_WORK INSTRUCTION_. In this material, which lines include the string "patients"? Show them.

_STUDY MATERIAL_.
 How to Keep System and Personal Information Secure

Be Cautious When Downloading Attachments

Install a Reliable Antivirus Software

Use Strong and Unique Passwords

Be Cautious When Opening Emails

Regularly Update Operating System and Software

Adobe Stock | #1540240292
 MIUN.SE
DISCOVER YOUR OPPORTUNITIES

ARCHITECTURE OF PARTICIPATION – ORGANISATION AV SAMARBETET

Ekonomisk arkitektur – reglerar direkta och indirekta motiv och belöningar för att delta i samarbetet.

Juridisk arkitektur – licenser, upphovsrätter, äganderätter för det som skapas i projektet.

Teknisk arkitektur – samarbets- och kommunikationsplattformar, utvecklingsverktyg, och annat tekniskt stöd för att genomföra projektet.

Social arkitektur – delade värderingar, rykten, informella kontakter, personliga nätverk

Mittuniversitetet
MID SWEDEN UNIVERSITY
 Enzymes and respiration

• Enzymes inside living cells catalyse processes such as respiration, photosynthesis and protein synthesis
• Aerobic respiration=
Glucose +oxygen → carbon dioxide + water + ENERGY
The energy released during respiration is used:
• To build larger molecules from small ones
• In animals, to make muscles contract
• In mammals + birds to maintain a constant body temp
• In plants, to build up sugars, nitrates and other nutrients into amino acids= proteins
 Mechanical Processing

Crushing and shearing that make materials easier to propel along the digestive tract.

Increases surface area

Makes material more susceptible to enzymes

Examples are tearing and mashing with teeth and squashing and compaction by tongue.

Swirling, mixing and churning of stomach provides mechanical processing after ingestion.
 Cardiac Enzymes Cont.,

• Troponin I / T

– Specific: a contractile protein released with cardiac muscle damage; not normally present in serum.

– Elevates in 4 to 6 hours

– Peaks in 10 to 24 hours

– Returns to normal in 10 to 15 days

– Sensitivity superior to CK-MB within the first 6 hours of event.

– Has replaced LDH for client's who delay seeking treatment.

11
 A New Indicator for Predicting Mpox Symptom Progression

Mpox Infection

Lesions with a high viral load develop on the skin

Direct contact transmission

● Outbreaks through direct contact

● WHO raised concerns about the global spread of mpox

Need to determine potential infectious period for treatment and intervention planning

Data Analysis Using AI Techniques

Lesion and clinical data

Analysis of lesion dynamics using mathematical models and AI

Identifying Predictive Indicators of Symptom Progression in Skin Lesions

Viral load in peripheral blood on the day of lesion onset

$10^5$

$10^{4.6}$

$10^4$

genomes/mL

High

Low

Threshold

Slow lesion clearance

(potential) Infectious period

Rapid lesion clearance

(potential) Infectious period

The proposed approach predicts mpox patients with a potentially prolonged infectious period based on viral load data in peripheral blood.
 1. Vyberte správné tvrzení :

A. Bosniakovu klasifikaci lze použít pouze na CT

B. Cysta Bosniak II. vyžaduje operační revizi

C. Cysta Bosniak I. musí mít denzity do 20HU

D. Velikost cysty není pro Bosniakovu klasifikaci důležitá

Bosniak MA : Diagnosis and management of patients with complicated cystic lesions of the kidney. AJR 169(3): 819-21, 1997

_OUTPUT FOR THIS EXERCISE_.
The proposed approach predicts mpox patients with a potentially prolonged infectious period based on viral load data in peripheral blood.
Bosniak MA : Diagnosis and management of patients with complicated cystic lesions of the kidney. AJR 169(3): 819-21, 1997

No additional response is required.